▶ **Goals**:
1. Reproduce a passage from the maple syrup article word for word. Begin at the words "Discover How to" and stop after "children enjoy it.".
2. Say whether each statement below agrees with the maple syrup article. Answer yes or no for each, and quote the deciding words of the article.
(a) Sap runs when the daytime temperature reaches at least 40 degrees but still drops below freezing at night.
(b) The program at the Great Swamp Outdoor Education Center costs $5.
(c) The Somerset County Environmental Education Center holds demonstrations every weekend through March 8.

▶ **Document text**:
------------------------
How to Make Maple Syrup in the Woods by Marilyn Ostermiller

Discover How to Make Maple Syrup in the Woods by Marilyn Ostermiller

Here’s my writer friend Marilyn with an interesting post on how maple syrup is made.

Something magical is happening deep in the woods from now through mid-March throughout the Northeast and Upper Midwest. One special tree, the Sugar Maple, gives us a sweet, clear liquid that can be boiled down into maple syrup to enjoy over pancakes, waffles and French toast. Sap runs from the roots up through the trunk when the temperature reaches at least 40 degrees during the day, but still slips below freezing at night.
Legend has it Native Americans discovered how to extract the sweet treat from these trees. They were making it long before the Pilgrims arrived.
Many parks and nature centers offer hands-on demonstrations that are ideal for families. Even young children enjoy it.

They learn how easy it is to:

• Identify and tap maple trees
• Insert the correct spouts for the sap to drip out

A staffer at the Great Swamp Outdoor Education Center in Chatham attaches a spout to a sugar maple tree so the sap can drip out. The demonstrations, which continue through March 8 attract a lot of families.

A staffer at the Great Swamp Outdoor Education Center in Chatham attaches a spout to a sugar maple tree so the sap can drip out. The demonstrations, which continue through March 8 attract a lot of families.

• Collect it in a pail
• Use a wood-fired stove to boil the water out of the sap to create buttery smooth maple syrup
Before you go:
• Confirm the demonstration will be held as scheduled
• Dress for the weather. Wear warm clothing and waterproof boots
• Be prepared to be outdoors for at least an hour
• Plan to arrive at least 20 minutes before demonstration
• There is a charge for some demonstrations
• Check to find out whether advance registration required

Among the upcoming demonstrations scheduled in New Jersey:
• Great Swamp Outdoor Education Center, 247 Southern Boulevard, Chatham, N.J. Program Saturdays and Sundays through March 8, 2 p.m. Fee: $3. Call (973) 635-6629.
• Somerset County Environmental Education Center, 190 Lord Stirling Rd., Basking Ridge, NJ. Saturdays 10 a.m., noon and 2 p.m.; Sundays at noon and 2 p.m. every weekend through March 15. Call (908) 766-2489.
------------------------
▶ **Excerpted records**:
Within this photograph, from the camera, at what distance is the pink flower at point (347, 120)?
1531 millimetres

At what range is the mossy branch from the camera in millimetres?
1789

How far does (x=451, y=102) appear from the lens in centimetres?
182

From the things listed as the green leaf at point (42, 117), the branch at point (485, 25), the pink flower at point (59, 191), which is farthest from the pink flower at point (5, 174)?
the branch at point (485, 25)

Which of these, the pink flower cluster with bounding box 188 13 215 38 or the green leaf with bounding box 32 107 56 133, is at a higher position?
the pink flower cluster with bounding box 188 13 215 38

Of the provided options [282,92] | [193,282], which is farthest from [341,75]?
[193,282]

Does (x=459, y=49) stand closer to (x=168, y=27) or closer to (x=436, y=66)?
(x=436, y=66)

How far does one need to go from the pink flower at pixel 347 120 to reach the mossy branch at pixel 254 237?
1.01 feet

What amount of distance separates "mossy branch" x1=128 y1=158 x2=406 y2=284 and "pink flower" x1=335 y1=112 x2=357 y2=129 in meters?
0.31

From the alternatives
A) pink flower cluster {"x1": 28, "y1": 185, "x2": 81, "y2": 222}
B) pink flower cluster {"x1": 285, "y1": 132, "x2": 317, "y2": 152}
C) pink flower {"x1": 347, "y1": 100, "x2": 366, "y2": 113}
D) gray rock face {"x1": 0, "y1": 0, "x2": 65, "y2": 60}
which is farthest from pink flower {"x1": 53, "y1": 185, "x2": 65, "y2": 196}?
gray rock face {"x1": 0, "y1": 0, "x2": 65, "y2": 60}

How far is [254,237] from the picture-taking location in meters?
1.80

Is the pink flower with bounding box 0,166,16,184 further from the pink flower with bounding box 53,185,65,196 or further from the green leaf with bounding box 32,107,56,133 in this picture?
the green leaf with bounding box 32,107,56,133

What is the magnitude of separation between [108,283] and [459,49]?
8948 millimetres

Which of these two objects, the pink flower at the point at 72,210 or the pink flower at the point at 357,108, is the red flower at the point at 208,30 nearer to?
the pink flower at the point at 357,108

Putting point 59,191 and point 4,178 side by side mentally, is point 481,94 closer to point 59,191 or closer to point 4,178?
------------------------
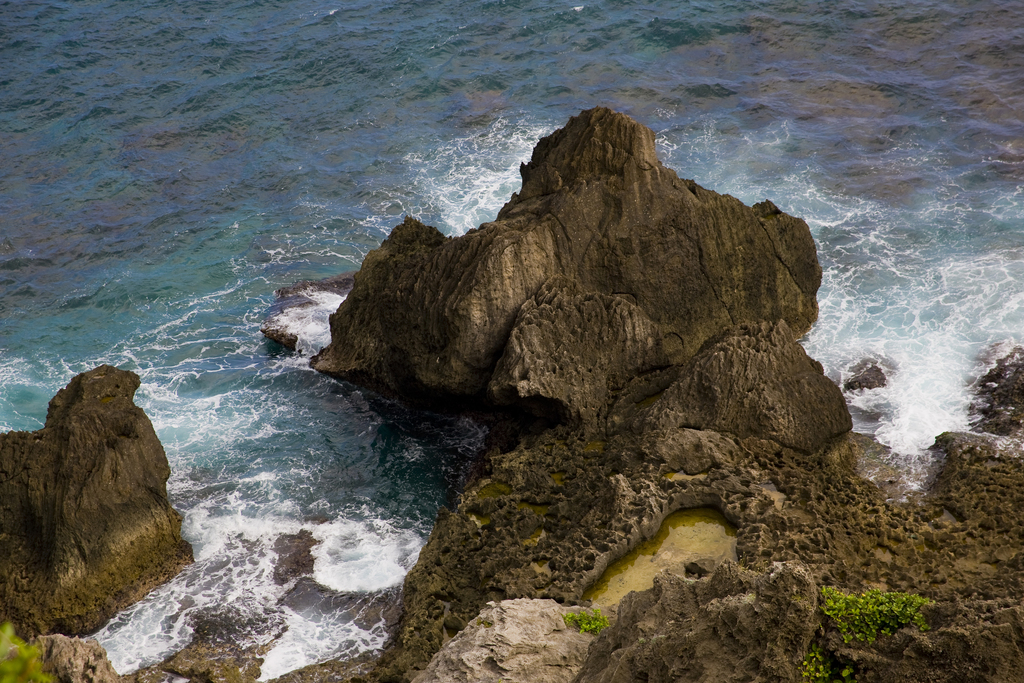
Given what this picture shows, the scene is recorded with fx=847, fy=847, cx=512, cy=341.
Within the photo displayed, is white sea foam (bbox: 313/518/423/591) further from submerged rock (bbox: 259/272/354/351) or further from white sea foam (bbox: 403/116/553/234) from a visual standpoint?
------------------------
▶ **Answers to each task**:
1.
Discover How to Make Maple Syrup in the Woods by Marilyn Ostermiller

Here’s my writer friend Marilyn with an interesting post on how maple syrup is made.

Something magical is happening deep in the woods from now through mid-March throughout the Northeast and Upper Midwest. One special tree, the Sugar Maple, gives us a sweet, clear liquid that can be boiled down into maple syrup to enjoy over pancakes, waffles and French toast. Sap runs from the roots up through the trunk when the temperature reaches at least 40 degrees during the day, but still slips below freezing at night.
Legend has it Native Americans discovered how to extract the sweet treat from these trees. They were making it long before the Pilgrims arrived.
Many parks and nature centers offer hands-on demonstrations that are ideal for families. Even young children enjoy it.

2.
(a) Yes: "Sap runs from the roots up through the trunk when the temperature reaches at least 40 degrees during the day, but still slips below freezing at night."
(b) No: "Fee: $3."
(c) No: "every weekend through March 15."